Travail demandé =>
a: Recopiez fidèlement le passage du texte sur le fleurdelisé qui s'ouvre sur les mots contenant « Il y a 71 ans » et se clôt sur « de grandes choses. ».
b: Répondez brièvement à ces questions sur le texte sur le fleurdelisé.
(i) Il y a combien d'années le Québec a-t-il remplacé le « Union Jack » par le fleurdelisé ?
(ii) Par quels éléments la nation québécoise se représente-t-elle au monde sur ce drapeau ?
(iii) Quelle qualité le texte présente-t-il comme l'une des plus belles de cette nation ?
c: Poursuivez le texte sur le fleurdelisé à partir de sa dernière phrase.

Soyons fiers de ce drapeau!

Steve E. Fortin | Journal de Montréal

 

 

Il y a 71 ans aujourd’hui, le Québec remplaçait le « Union Jack » par le fleurdelisé. La nation québécoise allait désormais se représenter au monde par la croix blanche et les quatre fleurs de lys. 

En ce Jour du drapeau, il importe de rappeler qu’il nous faut, collectivement, être fiers de ce drapeau, sans égards à nos inclinaisons politique ou nos origines. Ce drapeau est celui de tous les Québécois; il nous lie à notre passé, il nous rassemble dans le présent, il nous projette dans le futur aussi.

Ce drapeau, c’est l’emblème de la survivance d’une nation francophone en Amérique; une nation qui a bravé bien des tempêtes, une nation traversée de doutes parfois, mais une nation au « front de beu » capable d’assurance et de grandes choses.

Depuis qu’elle a hissé ce drapeau, cette nation a vécu des moments de noirceur et l’exaltation des changements soudains. Elle a la révolution tranquille cette nation, elle qui préfère la quiétude à la chicane, la bonne entente plutôt que le conflit.

De la noirceur à la modernité, cette nation, en bien peu de temps, doit-on le rappeler, s’est ouverte sur le monde, s’est diversifiée, s’est enrichie de la présence et des savoirs de tous les coins du monde.

Sa capacité d’accueil est l’une de ses plus belles qualités. Cette nation qui aime se montrer au monde, qui fait toujours de la place aux autres, tout en étant fière de son patrimoine, de ses racines, de ce long chemin parcouru, par hivers rigoureux, par la sueur de ceux qui ont défriché ses terres de roches et dérivé les rivières pour inventer un courant bien à elle.

Entrées de questions spatiales =>
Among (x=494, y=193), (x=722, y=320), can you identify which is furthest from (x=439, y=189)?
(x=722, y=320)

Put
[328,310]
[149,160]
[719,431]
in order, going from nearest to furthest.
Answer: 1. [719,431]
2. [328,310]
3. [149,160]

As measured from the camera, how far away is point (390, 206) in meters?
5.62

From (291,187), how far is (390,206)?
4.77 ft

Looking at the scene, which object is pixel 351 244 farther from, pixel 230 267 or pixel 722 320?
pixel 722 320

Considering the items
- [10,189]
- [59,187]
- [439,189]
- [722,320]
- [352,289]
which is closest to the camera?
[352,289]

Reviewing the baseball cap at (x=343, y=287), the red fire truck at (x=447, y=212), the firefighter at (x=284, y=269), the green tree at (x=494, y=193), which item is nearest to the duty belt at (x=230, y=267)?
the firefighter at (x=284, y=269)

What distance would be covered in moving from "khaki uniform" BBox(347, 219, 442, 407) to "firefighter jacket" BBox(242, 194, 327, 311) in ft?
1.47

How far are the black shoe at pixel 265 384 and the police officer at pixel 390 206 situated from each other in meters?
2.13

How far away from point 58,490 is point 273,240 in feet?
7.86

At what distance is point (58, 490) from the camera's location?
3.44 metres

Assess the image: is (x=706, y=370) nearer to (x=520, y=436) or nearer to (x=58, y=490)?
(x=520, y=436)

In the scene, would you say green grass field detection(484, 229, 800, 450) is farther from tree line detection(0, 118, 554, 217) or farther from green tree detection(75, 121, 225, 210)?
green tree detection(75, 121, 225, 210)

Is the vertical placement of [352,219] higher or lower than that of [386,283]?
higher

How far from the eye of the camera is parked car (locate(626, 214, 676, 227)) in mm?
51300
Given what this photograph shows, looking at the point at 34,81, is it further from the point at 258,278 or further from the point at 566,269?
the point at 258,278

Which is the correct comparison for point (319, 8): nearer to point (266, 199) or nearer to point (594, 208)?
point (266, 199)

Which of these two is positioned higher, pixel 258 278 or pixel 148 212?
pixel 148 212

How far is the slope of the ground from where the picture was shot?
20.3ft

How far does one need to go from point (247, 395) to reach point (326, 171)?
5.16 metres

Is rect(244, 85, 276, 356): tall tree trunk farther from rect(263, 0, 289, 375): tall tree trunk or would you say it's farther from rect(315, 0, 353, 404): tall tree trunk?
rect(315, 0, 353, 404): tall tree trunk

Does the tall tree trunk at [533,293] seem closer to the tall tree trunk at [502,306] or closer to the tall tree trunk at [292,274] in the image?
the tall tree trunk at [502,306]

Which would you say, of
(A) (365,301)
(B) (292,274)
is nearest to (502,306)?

Réponses par consigne =>
a:
Il y a 71 ans aujourd’hui, le Québec remplaçait le « Union Jack » par le fleurdelisé. La nation québécoise allait désormais se représenter au monde par la croix blanche et les quatre fleurs de lys. 

En ce Jour du drapeau, il importe de rappeler qu’il nous faut, collectivement, être fiers de ce drapeau, sans égards à nos inclinaisons politique ou nos origines. Ce drapeau est celui de tous les Québécois; il nous lie à notre passé, il nous rassemble dans le présent, il nous projette dans le futur aussi.

Ce drapeau, c’est l’emblème de la survivance d’une nation francophone en Amérique; une nation qui a bravé bien des tempêtes, une nation traversée de doutes parfois, mais une nation au « front de beu » capable d’assurance et de grandes choses.

b:
(i) Il y a 71 ans.
(ii) Par la croix blanche et les quatre fleurs de lys.
(iii) Sa capacité d'accueil.

c:
 

De grandes choses vous dites!

La plus belle façon d’honorer ce drapeau, c’est d’être fier de la nation. C’est aussi, et surtout, de nous assurer de partager cette fierté avec ceux qui arrivent chez nous. Être fiers de notre langue, de notre patrimoine, de notre histoire, de nos reels, de nos légendes mais également du métissage et de l’apport de l’autre…

Le Québec de demain, je l’espère, sera « métissé serré », francophone et pluriel. On y célèbrera la poésie de Miron, le génie de Laferrière, celui de Bissoondath et de Thuy. On se souviendra de son folklore, de ses racines, de Boudreault, de Allard, mais aussi de ceux qui ont métissé ce folklore jusqu’à lui faire traverser époques et océans. Vous connaissez le musicien-virtuose Jean-François Bélanger?

Soyons fiers de ce drapeau, projetons-le dans l’avenir, rendons-le attrayant pour ceux que l’on accueille, portons-le et montrons-le à la face du monde. Il le mérite.

 

Gaston Miron

Dans un texte publié en 2007 sur la poésie de Gaston Miron, l’enseignant Pascal Chevrette avait qualifié l’œuvre de cet auteur d’antidote au cynisme :

« Comment parvenir à entendre le verbe de Miron dans le climat de cynique morosité et de repli sur soi individualiste qui caractérisent le monde d’aujourd’hui ? C’est parce que je suis convaincu que la poésie de Miron peut offrir un remède au cynisme que j’ai voulu que la fin de notre étude de ce poète serve de prétexte à commenter le monde actuel. »

Pour célébrer ce drapeau, ce texte magnifique du poète Gaston Miron, Compagnon des Amériques, tiré du recueil L’homme rapaillé.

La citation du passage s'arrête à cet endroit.